The bins are already used in Hong Kong, Singapore, Italy, and several cities in the UK. Advertisers include the UK’s National Health Service and Apple Inc.
Announcing the decision today, Managing Director of the Maldives Marketing and Public Relations Corporation, Simon Hawkins, explained that the government would only pay the costs to ship the five bins from Singapore.
“Clever Bins will receive 80 percent of the ad revenue for providing the bins and technology, while we will keep the rest and divide it between the relevant stakeholders,” he said.
“This is not a profit exercise – the Maldives has committed to becoming carbon neutral by 2020, and we are receiving more visitors to Male’ than ever before. The market has also shifted in favour of Asian visitors, who seek cultural experiences – a trip to Male’ can be a highlight, but they find it very frustrating when there is nowhere to put rubbish.”
Hawkins described the bins as “robust and vandal proof” to “British hooligan” standards – “they have them in Manchester,” he noted, adding the they would be in well-lit and trafficked areas right outside Male’s main police station.
Male’ City Council will be responsible for clearing the bins and provide a staff member who will be trained in their maintenance and upkeep, with spare parts available via courier. Clever Bins had a vested interest in keeping the bins functional, Hawkins said, as their ad revenue depended on it.
The MMPRC would sign a contract this week and the bins would be delivered in six weeks, he said, adding that he believed the advertising spots would be of interest to companies keen to show off both their high tech and environmental credentials..
Director of local environmental NGO Bluepeace, Ahmed Ikram, said that even if the bins were gimmicky “we would welcome them as it will help raise awareness that littering is a problem”, and said he hoped the program would lead to bins being rolled out to the rest of Male’.

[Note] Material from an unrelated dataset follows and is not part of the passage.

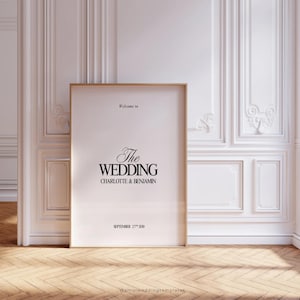May include: A white poster with a gold frame, announcing "The Wedding" of Charlotte & Benjamin on September 27th, 2020.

“Before the 1970s much of our rubbish was biodegradable [and] thrown onto the beach or into the sea,” he said. “Since then we have developed rapidly and acquired modern goods, but it is still ingrained in us that littering is not a problem,” he said.
Last week the Environment Protection Agency (EPA) blamed a surge of garbage floating in Thilafushi lagoon on “impatient” trash boats, which had begun to float out into the sea, and announced its intention to investigate 10 culprits.
Minivan News recently interviewed a visiting French tourist, Mary Kivers, who had spent several days visiting Guraidhoo and observed that garbage was “everywhere”.
“It’s funny because we who live abroad think that Male’ will be an example for the world about pollution and everything, since global warming is important here. But when you see the inhabitants in the Maldives, they put anything into the sea. It was funny, on Guraidhoo one of the girls had a diaper, and I asked her where she was going. She said, ‘I am going to the bin,’ and she went and threw it in the sea.”